Commissioner accelerates plan to ease flow of EU researchers and funding. Paul Jump reports

February 9, 2012



Credit: Reuters
Speaking frankly: commissioner vows to 'name and shame' laggard nations


Commentators have welcomed a promise by the European commissioner for research, innovation and science to fast-track implementation of the European Research Area in the hope of boosting economic growth.

The ERA, which national governments have asked the European Commission to fully implement by 2014, is envisaged as the equivalent of the Common Market for goods, and would see researchers and funding flow freely around the European Union.

Commissioner Máire Geoghegan-Quinn told last week's ERA conference in Brussels that Europe's pressing need to stimulate growth made it more urgent than ever to implement the single research area, which was first proposed in the wake of the Lisbon Summit in 2000.

Doing so would help to avoid duplication and promote collaboration, she said, while the more competitive research landscape it would create would drive up quality.

"We can't continue with a situation where research funding is not always allocated competitively, where positions are not always filled on merit, where researchers can't take their grants across borders, where large parts of Europe are not even in the game, and where there is a scandalous waste of female talent," she said.

She was dismissive of progress on voluntary implementation, describing the case for legislating as "compelling". But since that could take a "very long time", she proposed to ask governments and research councils to sign up to pacts that would contain a plan for the implementation of "a small number of big-ticket items that will make the biggest impact on the economy", such as grant mobility, merit-based recruitment and measures to support female scientists. She also pledged to "name and shame" countries that drag their feet on implementation.

Kurt Deketelaere, secretary-general of the League of European Research Universities, said he had been consistently impressed by the commissioner's plain speaking. "If we have a chance to pull this off, it is under her reign," he said.

He predicted that a legislative approach would ultimately be needed, claiming that Europe's other four freedoms of circulation - of people, goods, capital and services - would never have been realised by voluntary agreement.

His personal view was also that European research funding should be pooled and distributed by a "top-down European Research Council" that would identify the "absolute top researchers on topics".

But he accepted the political difficulties of such a move and said he could "live with" the commissioner's intention to concentrate on making European research funding mechanisms more interoperable, with synchronised funding calls and unified peer evaluation.

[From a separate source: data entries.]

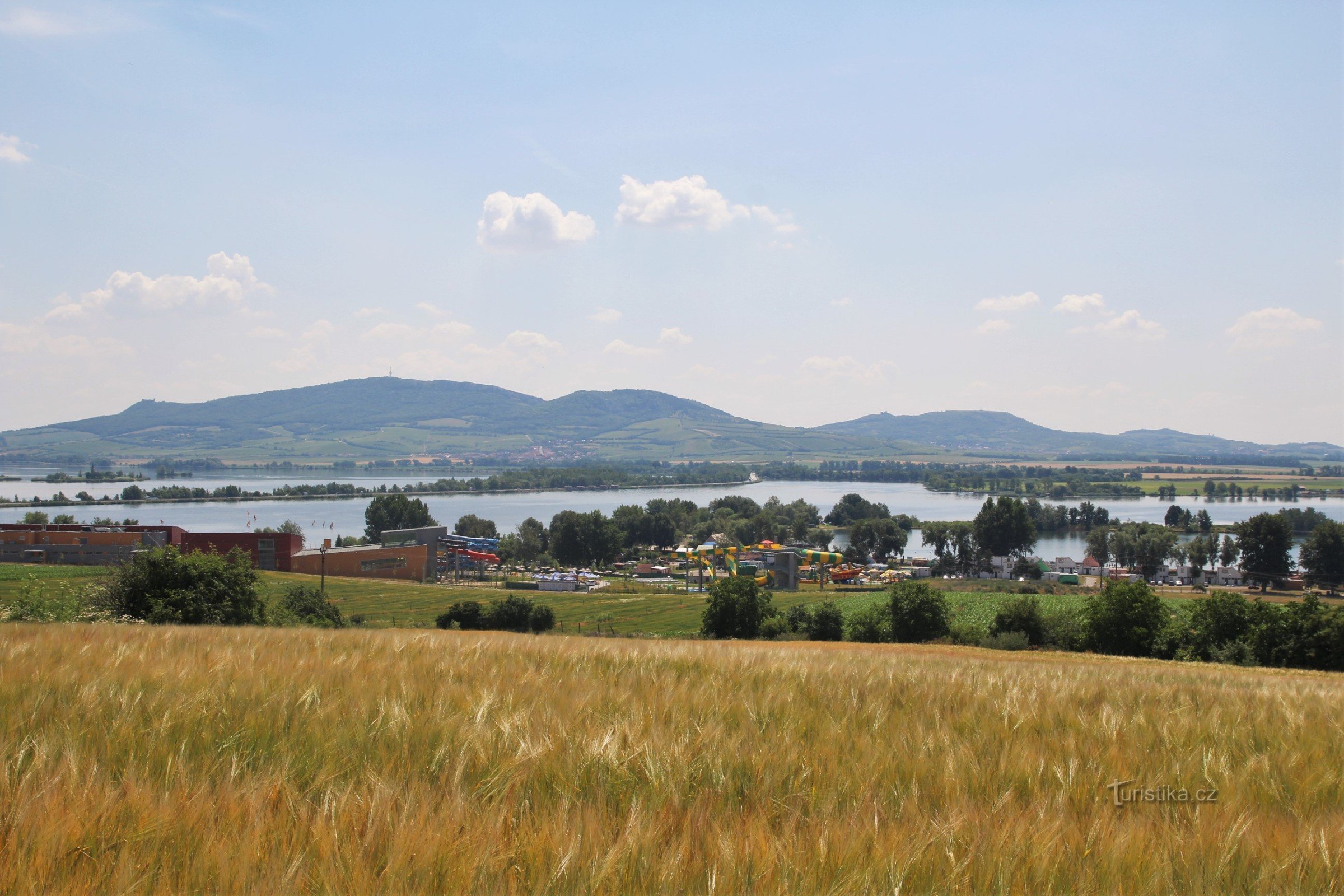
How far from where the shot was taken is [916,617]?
42062 millimetres

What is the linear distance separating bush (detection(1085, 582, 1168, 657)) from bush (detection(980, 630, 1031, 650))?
3.16 metres

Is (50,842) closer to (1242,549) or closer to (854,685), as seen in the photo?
(854,685)

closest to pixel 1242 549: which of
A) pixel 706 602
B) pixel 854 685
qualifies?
pixel 706 602

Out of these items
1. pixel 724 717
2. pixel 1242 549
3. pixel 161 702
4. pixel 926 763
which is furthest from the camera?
pixel 1242 549

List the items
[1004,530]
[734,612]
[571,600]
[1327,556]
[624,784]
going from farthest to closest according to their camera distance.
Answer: [1004,530] < [1327,556] < [571,600] < [734,612] < [624,784]

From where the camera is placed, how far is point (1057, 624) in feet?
132

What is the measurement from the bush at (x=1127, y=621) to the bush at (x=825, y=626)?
473 inches

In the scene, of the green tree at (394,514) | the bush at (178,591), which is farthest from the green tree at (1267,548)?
the green tree at (394,514)

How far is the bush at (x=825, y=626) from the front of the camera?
4178cm

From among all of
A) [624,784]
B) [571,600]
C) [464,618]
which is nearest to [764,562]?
[571,600]

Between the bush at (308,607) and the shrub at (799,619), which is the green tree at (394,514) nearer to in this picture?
the shrub at (799,619)

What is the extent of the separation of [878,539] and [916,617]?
74.4 metres

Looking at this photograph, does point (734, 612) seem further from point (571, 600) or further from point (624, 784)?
point (624, 784)

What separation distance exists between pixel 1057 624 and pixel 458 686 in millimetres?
42171
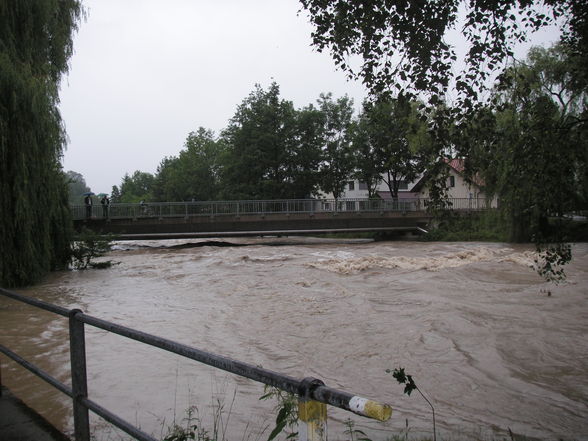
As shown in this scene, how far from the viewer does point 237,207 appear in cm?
4006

Luke Georghiou, vice-president for research and innovation at the University of Manchester, agreed that "lagging countries" would not want to risk their researchers missing out in a larger selection pool and would permit only "marginal transfers" of their funding when there was a real reason to do it, such as securing the participation of a key collaborator.

He also doubted that the threat of naming and shaming would guarantee implementation of the pacts.